Output Characteristic
It is a plot of the output current on one axis and output voltage on another with the constant input current.
Current Transfer Characteristic
This plot shows the variation of output current in accordance with the input current, by keeping the voltage constant.
Construction Of Transistor
The transistor is composed PN diode connected back to back. Transistor has three terminals namely the emitter, base, and collector. The base is the center phase that is made up of thin layers. The right part of the diode is known as the emitter diode and the left part is known as the collector-base diode. These names are given according to the common terminal of the transistor. The emitter-based junction of the transistor is attached to the forward biased and the collector-base junction is attached to the reverse bias which gives an excessive resistance.
Terminals Of Transistor
The transistor has 3 terminals that are given below
- Emitter
- Collector
- Base
Emitter Terminal
The section that supplies the huge section of the majority charge carrier is known as the Emitter. The emitter is usually linked in forward biased with respect to the base so that it supplies the majority charge carrier to the base.

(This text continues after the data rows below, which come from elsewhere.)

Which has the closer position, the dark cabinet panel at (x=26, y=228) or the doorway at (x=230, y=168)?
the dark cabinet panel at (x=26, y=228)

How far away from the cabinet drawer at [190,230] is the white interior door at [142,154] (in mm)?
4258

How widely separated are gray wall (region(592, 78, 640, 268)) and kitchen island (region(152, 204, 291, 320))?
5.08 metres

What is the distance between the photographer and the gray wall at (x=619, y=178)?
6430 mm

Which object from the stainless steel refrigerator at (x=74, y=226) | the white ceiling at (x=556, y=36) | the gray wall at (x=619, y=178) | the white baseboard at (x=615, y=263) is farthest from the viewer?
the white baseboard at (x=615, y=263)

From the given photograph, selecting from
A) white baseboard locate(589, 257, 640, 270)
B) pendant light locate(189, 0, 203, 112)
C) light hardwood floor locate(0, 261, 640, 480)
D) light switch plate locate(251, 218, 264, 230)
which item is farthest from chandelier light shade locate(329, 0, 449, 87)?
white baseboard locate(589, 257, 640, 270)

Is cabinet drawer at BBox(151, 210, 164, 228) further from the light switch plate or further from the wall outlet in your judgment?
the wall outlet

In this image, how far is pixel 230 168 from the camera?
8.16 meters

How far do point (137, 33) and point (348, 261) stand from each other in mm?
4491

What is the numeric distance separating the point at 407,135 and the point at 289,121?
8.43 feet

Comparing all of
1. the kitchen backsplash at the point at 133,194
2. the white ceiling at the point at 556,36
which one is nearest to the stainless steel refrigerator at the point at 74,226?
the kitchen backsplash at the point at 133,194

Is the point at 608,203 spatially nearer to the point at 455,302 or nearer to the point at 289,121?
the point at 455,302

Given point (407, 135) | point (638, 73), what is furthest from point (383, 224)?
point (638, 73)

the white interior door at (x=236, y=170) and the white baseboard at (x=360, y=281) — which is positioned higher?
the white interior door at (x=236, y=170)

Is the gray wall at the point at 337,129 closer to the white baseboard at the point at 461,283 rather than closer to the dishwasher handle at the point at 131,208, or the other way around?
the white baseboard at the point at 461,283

The emitter-base junction injects a big amount of majority charge carrier into the base because it is heavily doped and slight in length.
Collector Terminal
The section which collects the major part of the majority charge carrier provided through the emitter is known as a Collector. The collector-base junction is usually in reverse bias. Its primary function is to eliminate the majority of charges from its junction with the base. The collector section of the transistor is fairly doped but large in size so that it is able to collect a maximum of the charge carrier provided through the emitter.
Base Terminal
The center section of the transistor is referred to as the Base. The base forms circuits, the input circuit with the emitter, and the output circuit with the collector. The emitter-base circuit is forward-biased and provided low resistance to the course. The collector-base junction is in reverse bias and gives better resistance to the rotation. The base of the transistor is lightly doped and very thin which gives the majority charge provider to the base.
Types Of Transistor
There are mainly two types of transistors used in a circuit which are given below
- Bipolar Junction Transistor (BJT)
- Field Effect Transistor (FET)
Bipolar Junction Transistor (BJT)
BJT are those types of transistors that are made of 3 regions specifically base, collector, and emitter. A very small current flowing between the base and the emitter can control a larger flow of current between the collector and emitter terminal. BJT are currently controlled devices. BJT is a bipolar transistor.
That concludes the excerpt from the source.